For 10 years Evan owns both a house and a getaway cottage. Every year he spends two weeks at the cottage while occupying his house the rest of the time. Because he occupies both he house and the cottage at various times during the year – even though he spends far more time at his house than at his cottage — he has the option to designate either property as his principal residence.
Which should be the Principal Residence?
One year, the area where his cottage is located experiences a development boom, and his cottage’s fair market value rises steeply – more steeply than the value of the house he usually occupies. The following year he decides to sell the cottage and earns a large capital gain of $250,000. He estimates that his house gained only $100,000 in the 10 years during which he owned both.

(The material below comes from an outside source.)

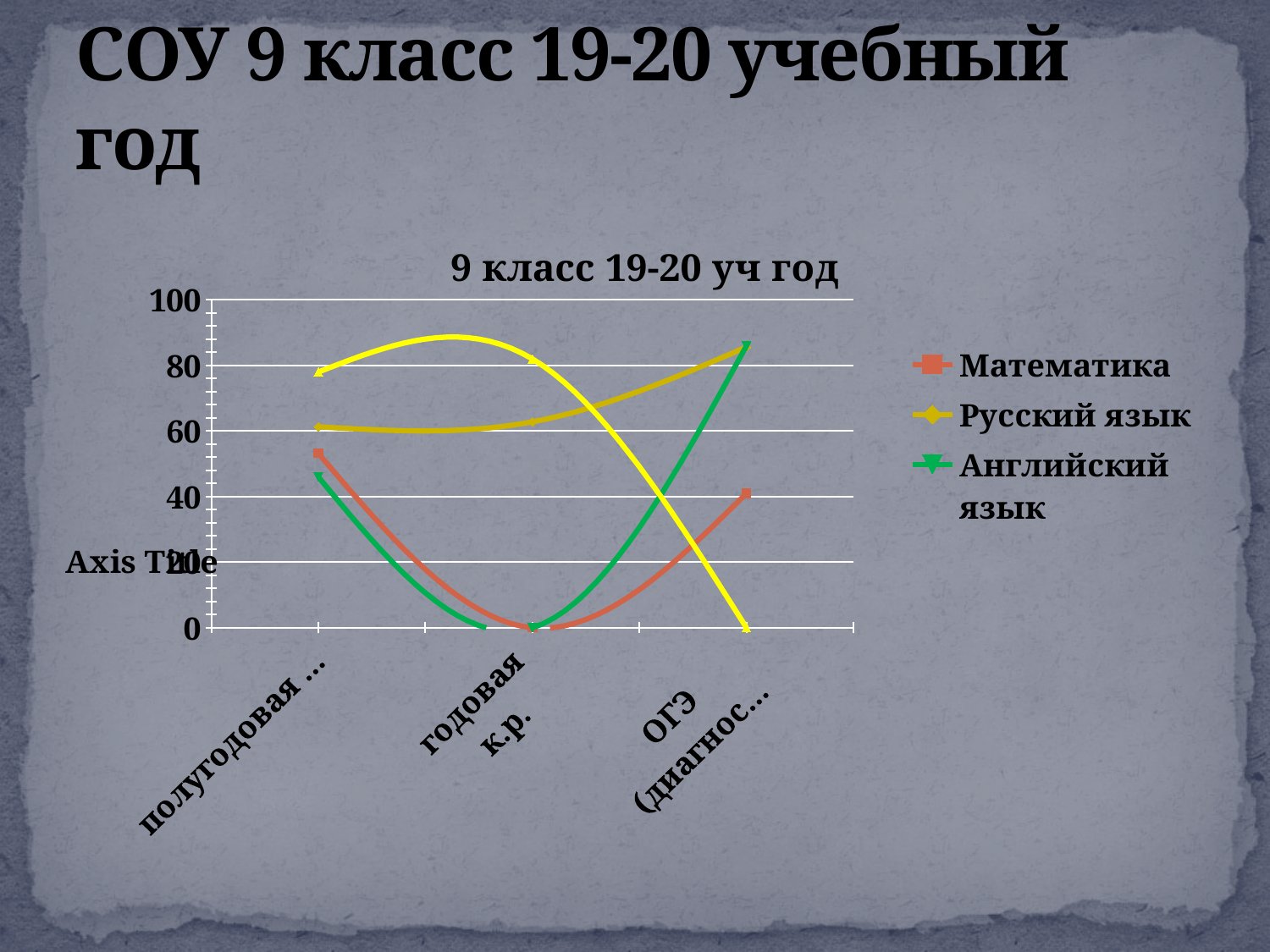
Which series is shown in green in the chart legend? Английский язык At ОГЭ, which is higher: Русский язык or Математика? Русский язык Is the value for Русский язык at ОГЭ greater or less than 80? greater Is the value for Математика at полугодовая greater or less than 60? less Is the value for Английский язык at ОГЭ greater or less than 80? greater How many series does the chart legend list? 3 What kind of chart is shown on the slide? line chart What is the title of the chart? 9 класс 19-20 уч год How many categories are shown on the x axis of the chart? 3 At полугодовая, which is higher: Русский язык or Математика? Русский язык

The gain on the cottage exceeds what he expects to gain on the house during the same period, so he chooses to designate the cottage to have been his principal residence. Thus he does not have to report the $250,000 as a capital gain on his tax return*.
Consequences for the house
However, when he eventually sells his house, he will have to pay tax on the gain attributed to the period during which the house was not his principal residence. If he owns the house for a total of 25 years, he will have to declare 10/25ths of the gain on the house on his income tax return. This represents the gain attributable to the 10 years during which the cottage, rather than the house, was designated as his Principal Residence.
* Remember that even though the capital gain on your Principal Residence is exempt from tax, all sales of principal residences must be reported on form T2091.